Your friend has determined that one of the first things that the intruder did is add themselves (their username) to the list of users of the system. This list is kept in a file, config/users.list. Whenever this file is edited, a backup copy of its contents before the edit is automatically made. This backup copy from the most recent edit is also in the config directory.

The malicious intruder is the only person whose username was added between these two versions. Based on this information, discuss a process for finding out the intruder's username and answer the following two questions.

Your friend suspects that the intruder was trying to install malicious programs on the system. The system's programs are located in the bin directory. Knowing that the intruder was the only person logged in to the system around the time that they edited the users.list, look at the programs and determine which ones may have been edited or installed by the intruder, based on the timestamps of the files.

Having the malicious code present on the system is of little use (from the intruder's perspective) if it is not executed. Your friend's system has a way that each user can configure certain programs to be automatically launched whenever they log in. This convenience is something the intruder may have tried to exploit, by editing other users' configuration of this feature to execute the malicious programs they installed or modified.

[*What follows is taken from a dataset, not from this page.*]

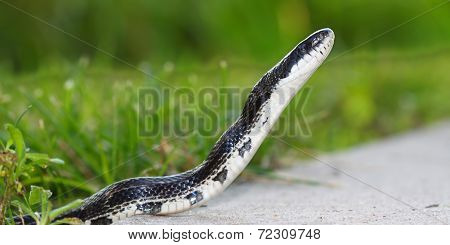 Rat Snake on a summer day in Illinois.\n** Note: Shallow depth of field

Each user has a folder called init.d in their home directory. The users' home directories are located in the user directory. You can open a couple of the files in the init.d folders to see what they look like, but the main thing to know is that if the name of one of the malicious programs you identified appears anywhere in the init.d file, that file should be considered compromised.

Then, using Unix commands only (not by editing files with a text editor!) recover the system by removing all traces of the intruder's activity. At the end of the exercise, your lab00 folder should meet the following requirements:

  1. The config folder should only contain one file, users.list, without the malicious intruder's username.
  2. The malicious programs in bin should be removed, leaving only the programs where were last modified before the intrusion.
  3. All compromised lines in the user home directories should be removed, leaving as much of the original files intact as possible.